Estimates defined in (4) and (5) can be computed using the same algorithm. Consider the group coordinate descent (GCD) algorithm, which optimizes the objective function with respect to a single predictor group at a time and iteratively cycles through all the predictor groups till convergence.

The GCD algorithm proceeds as follows. For a fixed tuning parameter λ:

• (1)Compute the initial estimate $\tilde{\gamma }$ as in (4), and initialize the vector of residuals $r=Y-{\sum }_{k=0}^p{\Sigma }_k{\tilde{\gamma }}_k-{\eta }^{\left(0\right)}$, and s = 0.
• (2)For k = 0, 1, … , p, iterate the following steps:

Denote γ_k,sub.1 = γ_k,1, γ_k,sub.2 = γ_k∗, and γ_k,sub.3 = γ_k,(L+1). Let Σ_k,sub.m be the submatrix of Σ_k corresponding to γ_k,sub.m and w_k,sub.m be the corresponding weight calculated as in (5) (m=1,2,3). Let ${ϴ}^{\left(s\right)}=\mathit{diag}\{{\theta }_1^{\left(s\right)},\dots ,{\theta }_n^{\left(s\right)}\}$ with ${\theta }_i^{\left(s\right)}$ being the weight of the ith subject in the sth iteration. For m = 1, 2, 3, repeat

• (a)Calculate $t_{k,\mathrm{sub}.m}=n^{-1}{\Sigma }_{k,\mathrm{sub}.m}^T{ϴ}^{\left(s\right)}r+{\gamma }_{k,\mathrm{sub}.m}^{\left(s\right)}$.

• (b) Calculate ${\gamma }_{k,\mathrm{sub}.m}^{(s+1)}={\left(1-\frac{\lambda w_{k,\mathrm{sub}.m}}{\Vert t_{k,\mathrm{sub}.m}\Vert }\right)}_{+}{t}_{k,\mathrm{sub}.m}$.

• (c)Update $r=r-{\Sigma }_{k,\mathrm{sub}.m}\left({\gamma }_{k,\mathrm{sub}.m}^{(s+1)}-{\gamma }_{k,\mathrm{sub}.m}^{\left(s\right)}\right)$.

Update s = s + 1.

• (3)Iterate step (2) until convergence.

Denote Q(·) as the penalized objective function.

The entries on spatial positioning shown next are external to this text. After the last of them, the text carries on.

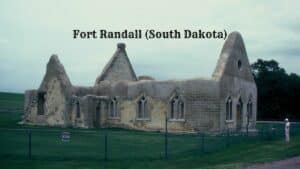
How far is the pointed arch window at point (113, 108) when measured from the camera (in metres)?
39.5

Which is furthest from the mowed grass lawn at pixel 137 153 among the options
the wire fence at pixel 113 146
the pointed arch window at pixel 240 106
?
the pointed arch window at pixel 240 106

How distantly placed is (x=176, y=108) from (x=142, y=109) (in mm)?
3393

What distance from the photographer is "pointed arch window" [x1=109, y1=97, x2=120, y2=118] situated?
39469 millimetres

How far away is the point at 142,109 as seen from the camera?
37.3 meters

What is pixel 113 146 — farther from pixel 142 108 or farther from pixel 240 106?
pixel 240 106

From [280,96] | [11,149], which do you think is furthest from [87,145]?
[280,96]

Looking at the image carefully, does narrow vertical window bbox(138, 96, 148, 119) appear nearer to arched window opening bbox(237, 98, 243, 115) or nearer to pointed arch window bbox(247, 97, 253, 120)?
arched window opening bbox(237, 98, 243, 115)

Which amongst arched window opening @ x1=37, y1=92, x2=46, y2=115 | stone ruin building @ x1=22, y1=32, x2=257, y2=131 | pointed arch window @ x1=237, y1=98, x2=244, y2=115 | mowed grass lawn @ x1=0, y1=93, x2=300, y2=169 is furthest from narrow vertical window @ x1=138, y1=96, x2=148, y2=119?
arched window opening @ x1=37, y1=92, x2=46, y2=115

As it is minimized with respect to γ in each cycle of the GCD algorithm, we have the following descent property for the sequence of updates $\{{\widehat{\gamma }}^{\left(s\right)}:s=0,1,\dots \}$.

Proposition

Let ${\widehat{\gamma }}^{\left(s\right)}$ be the estimated coefficient vector at the convergence of the sth iteration. Then $Q\left({\widehat{\gamma }}^{\left(s\right)}\right)\le Q\left({\widehat{\gamma }}^{(s-1)}\right)$. Moreover, the sequence $\{{\widehat{\gamma }}^{\left(s\right)}:s=0,1,\dots \}$ converges to the global minimum of Q.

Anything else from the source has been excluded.